#BTColumn – COVID-19 is no sprint; it’s a marathon

Disclaimer: The views and opinions expressed by this author are their own and do not represent the official position of the Barbados Today.

by Kim Penfold

With our latest surge in COVID cases in Barbados, and the related panic and rumour on social media, I thought it might be useful to add some context and perspective.

I have compared the Barbados figures with those for Stockport in the UK where my Barbadian wife and I lived for 30 years before we retired to Barbados.  Stockport has a population of 293,423 (2019 estimate) which is close to the 286,641 Barbados 2020 estimate.

Stockport is a Borough in the North West of England just outside Manchester but has not suffered as badly as some areas in the region. The reasons for that difference link to socio-economic factors for the most part, as Stockport is a relatively wealthy part of the North West.

Up to 25 January 2021 Stockport had suffered 512 deaths linked to COVID. Total cases recorded in Stockport were 16,717 and current cases over a seven day period were 934 which is 318 per 100,000 (and has been a lot higher).

The current case rate is actually 21 per cent lower than the previous week which probably shows the impact of re-introducing restrictions in England that had been relaxed over Christmas. The 16,717 figure for total cases is probably an under-estimate as there was very little testing in the early days in the UK and most asymptomatic and mild cases will have
been missed.

This compares with Barbados figures up to 23 January of 9 deaths (with the tenth reported in the press on 25 January), 1,387 total cases, and 744 active cases.

The 744 active cases equate to 248 per 100,000.  It should be noted that the definition of “active case” is not the same as the UK “current case”.

One of the things being done well in Barbados is track and trace. England lost the plot on this early on by trying to do it centrally through Public Health England (a body which is now being dismantled) rather than by the local authorities who had the expertise and experience.

The fact that we haven’t found “case zero” in Barbados is not a failure – case zero may have been asymptomatic and therefore very hard to find.

One thing they calculate in England is the R rate, this is reproduction rate of the virus in terms of the number of people infected by each person who has it (whether symptomatic or not). This needs sample survey data representative of the whole population as well as some other statistical input. At present they estimate R in Stockport in the range 1.0 – 1.4.

Any figure above 1.0 means the pandemic is growing, while below 1.0 means it is shrinking. For England overall, R is now 0.8 – 1.0 and the growth rate is negative, between -4 per cent and 0 per cent.

The infection survey figure itself has dropped from 1 in 50 people in England having the disease last week to 1 in 55 this week (all these figures are reckoned to be within 95 per cent confidence limits which is standard but does mean small changes are not necessarily “statistically significant”, so it is best to look at trends over a longer period).

These figures show two things. One is that COVID is not the easiest thing to catch if you are careful and, secondly, that tightening up restrictions a little bit at the beginning of January in England has already had an effect.

So, my conclusion is that the Barbados Government and its public health professionals have done a pretty good job with early restrictions and control of the borders.

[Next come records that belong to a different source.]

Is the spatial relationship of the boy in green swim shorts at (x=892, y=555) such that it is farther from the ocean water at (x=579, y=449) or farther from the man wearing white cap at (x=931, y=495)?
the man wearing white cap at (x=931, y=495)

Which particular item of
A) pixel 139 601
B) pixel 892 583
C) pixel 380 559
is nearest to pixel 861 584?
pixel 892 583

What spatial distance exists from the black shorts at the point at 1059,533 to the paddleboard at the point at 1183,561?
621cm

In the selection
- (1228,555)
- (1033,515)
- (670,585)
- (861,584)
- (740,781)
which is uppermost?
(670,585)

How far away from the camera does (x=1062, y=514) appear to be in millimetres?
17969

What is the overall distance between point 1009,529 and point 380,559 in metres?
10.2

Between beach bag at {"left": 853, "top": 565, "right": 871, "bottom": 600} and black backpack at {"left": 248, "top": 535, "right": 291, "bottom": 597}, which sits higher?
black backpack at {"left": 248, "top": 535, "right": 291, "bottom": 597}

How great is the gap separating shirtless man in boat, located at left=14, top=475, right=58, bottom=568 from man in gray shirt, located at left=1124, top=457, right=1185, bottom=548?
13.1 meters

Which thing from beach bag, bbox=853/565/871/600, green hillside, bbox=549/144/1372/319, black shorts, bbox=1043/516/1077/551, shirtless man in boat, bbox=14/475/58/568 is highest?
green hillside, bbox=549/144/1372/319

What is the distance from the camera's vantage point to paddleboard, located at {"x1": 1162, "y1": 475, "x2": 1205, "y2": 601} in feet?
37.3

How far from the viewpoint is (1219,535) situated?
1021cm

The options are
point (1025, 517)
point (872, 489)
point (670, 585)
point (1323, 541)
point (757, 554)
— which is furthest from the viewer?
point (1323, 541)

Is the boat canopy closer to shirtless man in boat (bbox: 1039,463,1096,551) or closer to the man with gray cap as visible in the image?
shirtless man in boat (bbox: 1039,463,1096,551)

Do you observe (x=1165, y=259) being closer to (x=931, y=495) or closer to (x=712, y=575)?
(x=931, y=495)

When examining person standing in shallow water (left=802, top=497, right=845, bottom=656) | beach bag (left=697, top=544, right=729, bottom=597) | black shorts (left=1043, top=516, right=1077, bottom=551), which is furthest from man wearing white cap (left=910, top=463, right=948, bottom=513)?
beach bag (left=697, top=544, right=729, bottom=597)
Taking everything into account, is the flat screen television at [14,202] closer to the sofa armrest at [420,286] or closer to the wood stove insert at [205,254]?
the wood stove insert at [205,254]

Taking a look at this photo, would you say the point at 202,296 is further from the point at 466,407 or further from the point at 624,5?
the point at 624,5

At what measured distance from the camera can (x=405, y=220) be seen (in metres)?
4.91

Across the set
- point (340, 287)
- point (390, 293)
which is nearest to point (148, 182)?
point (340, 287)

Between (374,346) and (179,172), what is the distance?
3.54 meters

The recent changes come from people becoming complacent and not sticking to the protocols (and I don’t care whether they are visitors, residents or citizens – the same rules apply).  I support Lt Col Bostic when he says we need to follow the protocols and the figures will then move the right way. We should all (young and old) continue to follow the simple advice and limit our social contact.

Finally, when we get vaccinations we must not relax immediately. I pass on the advice from the epidemiologist Prof Jonathon Van-Tam in the U.K. who is reminding people that benefit of the first dose does not come immediately, full benefit from the second dose is not immediate either, and immunity from symptoms does not mean you can’t carry the virus and pass it on.

The full benefit of vaccination requires high take up and we will need to continue with social distancing for quite some time.

As they say, this is a marathon not a sprint, and we all need to persevere with the careful behaviour that will get us to the finish.